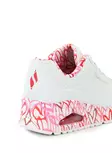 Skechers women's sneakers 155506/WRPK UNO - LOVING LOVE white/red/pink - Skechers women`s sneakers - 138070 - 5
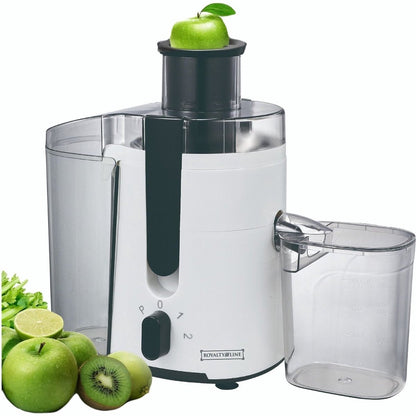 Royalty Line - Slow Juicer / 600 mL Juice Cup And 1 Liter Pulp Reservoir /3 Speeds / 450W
===============
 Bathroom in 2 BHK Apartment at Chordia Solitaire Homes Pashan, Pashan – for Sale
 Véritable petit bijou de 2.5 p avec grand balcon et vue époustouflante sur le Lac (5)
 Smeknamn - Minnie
===============
▶ **Your objective**
Between and including the line with "Skechers women's sneakers" and the line with "Royalty Line - Slow", repeat every line exactly as it appears above, with pictures left out.

▶ **Answer for the task**
 Skechers women's sneakers 155506/WRPK UNO - LOVING LOVE white/red/pink - Skechers women`s sneakers - 138070 - 5
 Royalty Line - Slow Juicer / 600 mL Juice Cup And 1 Liter Pulp Reservoir /3 Speeds / 450W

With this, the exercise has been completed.